PROBLEM SET:
- 1) List every forum username that appears as a post header in the chisel-handle thread.
- 2) In the chisel-handle thread, which handle pattern did the person planning to make three or four handles fancy?
- 3) Proceed with the forum thread on chisel handles from its final line.

SELECTION:
[start]

Do you find the walnut heavy enough for a chisel handle? I need to make three or four myself and I fancied the London Pattern. I don't need something that weighs a ton, but I do prefer handles a little heavier than those on my Ashley Isles dovetail chisels, for instance. (No I'm not changing those! But they are taking some getting used to.)


----------



## bugbear (22 Dec 2008)

Benchwayze":2r378tu1 said:


> ...chisel handle? I need to make three or four myself and I fancied the London Pattern.



http://www.cornishworkshop.co.uk/chiselhandles.html

BugBear


----------



## Benchwayze (22 Dec 2008)

Thanks BB. Obliged.


----------



## woodbloke (22 Dec 2008)

Benchwayze":212med04 said:


> woodbloke":212med04 said:
> 
> 
> > Got a project coming up where I'm going to need scribing gouge(s) of various sizes. Martin the Woodkateer kindly let me have one that I've re-handled in some English Walnut and then re-ground.
> ...

[end]

DATA EXTRACT:

[start]

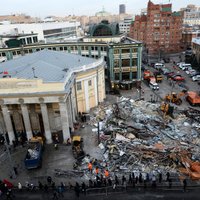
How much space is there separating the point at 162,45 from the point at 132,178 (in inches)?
3299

[end]

ANSWERS FOR THE TASKS:
- 1) bugbear, Benchwayze, woodbloke

- 2) The London Pattern.

- 3)
John - I've used some oddments of English Walnut to make London pattern octagonal handles. I can't say the weight has been a huge issue with me. I like them 'cos they look purdy and don't roll off the bench  BB's link to ABOLPCH (Alf's Best Octagonal London Pattern Chisel Handle) is the one I used, once you get into the swing of making one, they can be knocked out in about 20 mins and I'm not a turner - Rob


----------



## Benchwayze (22 Dec 2008)

Cheers Bob.. Yes, I followed the link.. As you say, a practical design for a tool-handle.

Have a a good holidy. I am shutting up shop till the New Year!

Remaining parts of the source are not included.